— Start SOURCE TEXT —

Boas are medium-large, semi-arboreal snakes that require an enclosure which provides both floor space and height for their health. Here’s the minimum dimensions for your red-tailed boa enclosure, based on snake length:
- Baby (shorter than 2’) — 2’L x 1.5’W x1’H
- Juvenile (2’ to 5’) — 4’L x 2’W x 2’H
- Adult (6’ to 8’) — 6’L x 3’W x 3’H
- Large adult (longer than 8’) — 8’L x 4’W x 4’H
A good rule of thumb for boa enclosure dimensions is:
snake length x half snake length x half snake length
length x width x height
This changes somewhat as the snakes reach adulthood and large pre-made enclosures become harder to find and less affordable. But larger, and especially taller, is strongly recommended.
The enclosure must be large enough to allow its occupant to stretch out to its full length and exercise. At absolute minimum, this means the sum of the length and width of the enclosure should be equal to the length of the snake. You might not always see it in action when you’re awake (during the day), but boas cruise around quite a bit at night since they are nocturnal. The enclosure also must be large enough to create an appropriate temperature gradient for the snake to thermoregulate with. Without a good temperature gradient, your boa can’t regulate its body temperate and will most likely get very sick. (Read more about temperature gradients on the next page.)
Be prepared to make your own enclosure. If you don’t have the space or don’t want to make/pay for a big enclosure, then a large snake is simply not for you.
Can you house a baby boa constrictor in a larger enclosure?
Yes, as long as you do so carefully. Although boas are generally considered slow-growing, babies can still triple in size by the end of their first year. So if you buy a baby, it’s generally cheaper and more efficient to start with a larger enclosure to accommodate that rapid growth. In fact, babies can be housed in a full adult-sized enclosure if you set it up correctly.
Think about how boas grow up in the wild — they don’t confine themselves to a small box just because they’re young. They still have to travel to hunt. So think of it more as taking an enclosure-sized slice out of their native habitat.
Providing lots of hides/cover is the key to success when you’re putting a young boa in a large enclosure. Provide lots of places to hide: cork bark half-buried in substrate, loose burrowable substrate, foliage, dead leaves, caves, etc. Also partially cover the climbing branches to provide arboreal hides.

— End SOURCE TEXT —

TASK 1 - Reproduce the boa enclosure guide word for word, from "Providing lots of" to "provide arboreal hides.".
TASK 2 - Find each line in the rows that contains the word "inches" and copy those lines out.

— Start SUPPLIED MATERIAL —

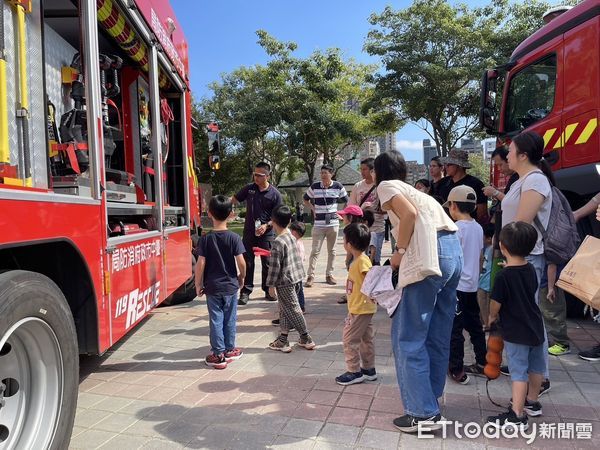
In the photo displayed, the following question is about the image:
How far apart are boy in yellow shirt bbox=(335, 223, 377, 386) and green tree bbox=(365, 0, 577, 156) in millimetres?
14289

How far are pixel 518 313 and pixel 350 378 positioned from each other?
4.13ft

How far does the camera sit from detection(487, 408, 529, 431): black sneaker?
2.65m

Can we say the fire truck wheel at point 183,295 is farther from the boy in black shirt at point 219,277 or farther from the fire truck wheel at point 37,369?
the fire truck wheel at point 37,369

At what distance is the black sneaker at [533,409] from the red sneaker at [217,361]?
2171 mm

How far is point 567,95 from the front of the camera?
4445mm

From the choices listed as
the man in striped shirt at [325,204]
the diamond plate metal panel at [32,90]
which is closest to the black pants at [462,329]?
the diamond plate metal panel at [32,90]

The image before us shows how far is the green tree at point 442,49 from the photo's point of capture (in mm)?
16172

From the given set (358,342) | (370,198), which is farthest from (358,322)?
(370,198)

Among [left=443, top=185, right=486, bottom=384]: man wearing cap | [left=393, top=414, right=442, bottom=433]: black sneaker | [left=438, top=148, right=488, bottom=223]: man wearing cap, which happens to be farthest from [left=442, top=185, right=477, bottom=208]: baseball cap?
[left=393, top=414, right=442, bottom=433]: black sneaker

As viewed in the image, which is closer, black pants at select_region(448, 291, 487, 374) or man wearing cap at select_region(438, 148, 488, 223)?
black pants at select_region(448, 291, 487, 374)

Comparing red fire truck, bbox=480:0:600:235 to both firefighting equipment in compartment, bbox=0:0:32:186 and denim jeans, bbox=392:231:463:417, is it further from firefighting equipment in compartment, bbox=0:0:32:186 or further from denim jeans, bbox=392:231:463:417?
firefighting equipment in compartment, bbox=0:0:32:186

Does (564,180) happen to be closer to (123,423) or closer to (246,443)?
(246,443)

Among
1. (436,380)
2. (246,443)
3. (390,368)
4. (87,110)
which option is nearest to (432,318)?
(436,380)

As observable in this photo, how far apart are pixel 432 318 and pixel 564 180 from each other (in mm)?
2412
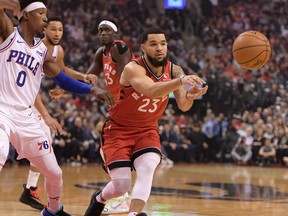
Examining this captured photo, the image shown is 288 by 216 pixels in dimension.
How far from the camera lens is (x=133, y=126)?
6539mm

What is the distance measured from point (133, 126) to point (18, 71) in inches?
56.6

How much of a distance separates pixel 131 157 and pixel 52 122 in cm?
86

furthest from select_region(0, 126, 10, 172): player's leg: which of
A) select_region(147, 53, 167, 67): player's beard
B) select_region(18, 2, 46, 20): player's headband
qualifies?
→ select_region(147, 53, 167, 67): player's beard

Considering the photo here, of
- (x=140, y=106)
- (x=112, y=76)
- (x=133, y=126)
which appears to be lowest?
(x=133, y=126)

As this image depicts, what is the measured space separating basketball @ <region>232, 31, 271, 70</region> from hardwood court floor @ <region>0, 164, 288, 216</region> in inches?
71.2

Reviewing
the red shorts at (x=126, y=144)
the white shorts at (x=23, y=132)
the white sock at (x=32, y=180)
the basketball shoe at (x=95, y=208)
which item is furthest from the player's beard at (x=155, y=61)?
the white sock at (x=32, y=180)

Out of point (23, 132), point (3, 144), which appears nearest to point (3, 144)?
point (3, 144)

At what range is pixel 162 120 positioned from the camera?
1798cm

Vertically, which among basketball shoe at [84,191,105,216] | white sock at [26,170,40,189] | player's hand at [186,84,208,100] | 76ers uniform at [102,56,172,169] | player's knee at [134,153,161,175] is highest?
player's hand at [186,84,208,100]

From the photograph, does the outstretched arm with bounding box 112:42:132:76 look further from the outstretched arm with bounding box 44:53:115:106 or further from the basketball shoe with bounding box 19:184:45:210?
the basketball shoe with bounding box 19:184:45:210

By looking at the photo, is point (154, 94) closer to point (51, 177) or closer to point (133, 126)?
point (133, 126)

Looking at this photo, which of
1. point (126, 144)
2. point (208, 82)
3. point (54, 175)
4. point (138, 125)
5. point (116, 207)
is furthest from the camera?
point (208, 82)

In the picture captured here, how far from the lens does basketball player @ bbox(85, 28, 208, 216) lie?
6.07m

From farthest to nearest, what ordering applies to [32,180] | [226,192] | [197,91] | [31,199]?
[226,192], [32,180], [31,199], [197,91]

— End SUPPLIED MATERIAL —

EXERCISE OUTPUT 1 -
Providing lots of hides/cover is the key to success when you’re putting a young boa in a large enclosure. Provide lots of places to hide: cork bark half-buried in substrate, loose burrowable substrate, foliage, dead leaves, caves, etc. Also partially cover the climbing branches to provide arboreal hides.

EXERCISE OUTPUT 2 -
What is the distance measured from point (133, 126) to point (18, 71) in inches?
As this image depicts, what is the measured space separating basketball @ <region>232, 31, 271, 70</region> from hardwood court floor @ <region>0, 164, 288, 216</region> in inches?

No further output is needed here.